Sure, the makers of Resolume are emphasizing content creation stuff because … there are no live gigs. But that just reveals something we already knew was true.

See, just as tools like Ableton Live proved that improvisatory, real-time workflows made music production faster, the same is true in visuals. It was always possible to record stuff in Resolume for on-the-fly motion graphics, music videos, and the like. (Deadlines wait for no one!) Now with 7.2.0, they’ve expanded that functionality. And when the gigs do return, this could still be a major boon.

So, here’s what’s on offer.

Clip Renderer. Rendering individual clips to files speeds up all kinds of visual production. It might make you reach for Resolume even in place of After Effects, Premiere, and the likes for some jobs.

Everything about their implementation is great. Clip length sets the recorded clip duration. It’s offline – both ensuring frame-accurate output without any blips, and leaving your GPU free to keep rendering live (so it just renders offline in the background).

And best of all you can just right-click on any clip – or make a queue of clips to render with drag and drop.
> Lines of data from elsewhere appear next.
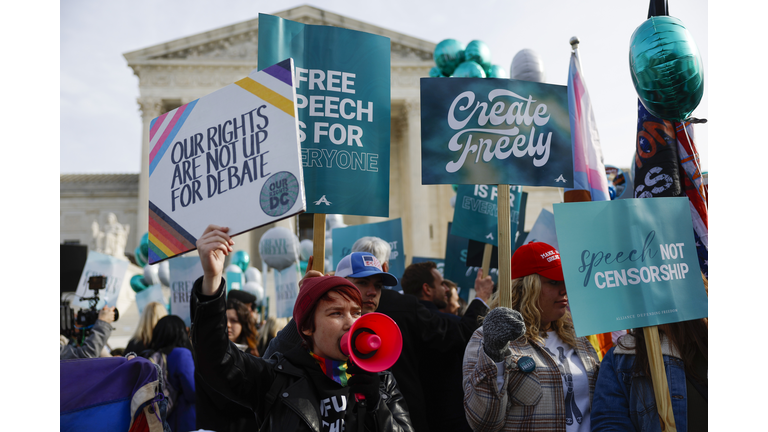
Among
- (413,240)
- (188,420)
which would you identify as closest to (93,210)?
(413,240)

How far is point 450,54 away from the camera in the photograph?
24.6 ft

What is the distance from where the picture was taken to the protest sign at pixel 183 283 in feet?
24.8

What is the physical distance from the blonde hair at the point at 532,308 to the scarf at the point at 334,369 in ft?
3.01

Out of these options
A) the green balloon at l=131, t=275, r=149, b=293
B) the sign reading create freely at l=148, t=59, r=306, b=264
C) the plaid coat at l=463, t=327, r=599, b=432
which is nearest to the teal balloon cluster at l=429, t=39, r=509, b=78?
the sign reading create freely at l=148, t=59, r=306, b=264

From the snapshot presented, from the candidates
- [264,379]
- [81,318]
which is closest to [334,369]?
[264,379]

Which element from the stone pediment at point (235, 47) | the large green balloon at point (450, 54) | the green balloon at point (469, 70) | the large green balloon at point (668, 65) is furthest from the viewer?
the stone pediment at point (235, 47)

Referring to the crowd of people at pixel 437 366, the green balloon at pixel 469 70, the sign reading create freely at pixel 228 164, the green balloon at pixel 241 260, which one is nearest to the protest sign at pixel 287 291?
the green balloon at pixel 469 70

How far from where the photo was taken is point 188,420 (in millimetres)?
3863

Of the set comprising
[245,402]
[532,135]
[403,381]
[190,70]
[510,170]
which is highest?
[190,70]

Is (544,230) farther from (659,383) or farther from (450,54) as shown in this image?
Answer: (450,54)

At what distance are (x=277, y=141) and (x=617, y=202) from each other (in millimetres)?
1424

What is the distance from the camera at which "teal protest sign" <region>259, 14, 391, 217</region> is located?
313cm

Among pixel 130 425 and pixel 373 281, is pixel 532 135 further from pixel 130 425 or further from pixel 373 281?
pixel 130 425

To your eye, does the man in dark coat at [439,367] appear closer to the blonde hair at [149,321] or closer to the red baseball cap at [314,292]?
the red baseball cap at [314,292]
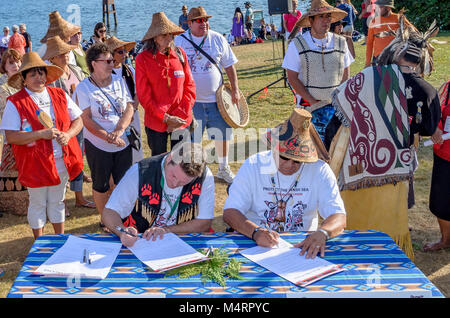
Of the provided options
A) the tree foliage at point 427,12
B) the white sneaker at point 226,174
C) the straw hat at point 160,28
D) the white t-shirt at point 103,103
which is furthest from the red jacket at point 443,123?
the tree foliage at point 427,12

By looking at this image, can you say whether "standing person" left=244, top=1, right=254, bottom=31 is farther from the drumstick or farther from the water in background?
the drumstick

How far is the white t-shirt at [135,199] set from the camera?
10.8 ft

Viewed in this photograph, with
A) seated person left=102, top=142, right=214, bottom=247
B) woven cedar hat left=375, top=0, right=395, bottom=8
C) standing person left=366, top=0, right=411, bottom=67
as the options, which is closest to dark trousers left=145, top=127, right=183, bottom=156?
seated person left=102, top=142, right=214, bottom=247

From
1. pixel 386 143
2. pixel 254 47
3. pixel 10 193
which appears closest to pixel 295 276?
pixel 386 143

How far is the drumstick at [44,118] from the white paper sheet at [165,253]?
1.76 meters

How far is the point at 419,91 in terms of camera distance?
358 cm

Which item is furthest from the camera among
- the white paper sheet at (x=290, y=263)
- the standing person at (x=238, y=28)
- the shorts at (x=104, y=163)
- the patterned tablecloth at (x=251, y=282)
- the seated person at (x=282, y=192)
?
the standing person at (x=238, y=28)

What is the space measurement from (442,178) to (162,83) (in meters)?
2.84

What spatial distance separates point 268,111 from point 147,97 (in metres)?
4.87

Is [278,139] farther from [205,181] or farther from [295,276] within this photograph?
[295,276]

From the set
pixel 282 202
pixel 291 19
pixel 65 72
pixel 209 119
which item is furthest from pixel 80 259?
pixel 291 19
Well, Hell, yeah to this! Queuing clips, rendering in background – full quality.

Record directly to the right codec, frame rate. The other big plus here is record once without transcoding. That now supports all versions of DXV 3 and ProRes. See recording support information. In Alley, the higher-end media server version of Resolume, you can even convert to all ProRes formats. That’s true on Windows, too, not just Mac.

Better ProRes playback. Another reason you might actually use ProRes is that you can now use it live as a VJ format (or content production) with much greater performance. That’s handy as not everyone will be savvy enough to let you exchange files in the lesser-known DXV format.

Improved NDI (think OBS and streaming). NDI is the popular common denominator means of running video output to streaming tools like OBS. Improved NDI support (4.5) means smoother support for OBS. So since “live” these days means “streaming,” some good news there, too.

Oh and they have a nicer Noto Sans font which improves Chinese and Japanese language rendering.

Plus, since we need something to play with, there’s a new Pixel Blur higher-quality blur effect and Bloom. Think of this as either a way to match the blurred vision we all have now from stress, or to be more optimistic, a means of putting everything in a beautiful dreamworld of fantasy.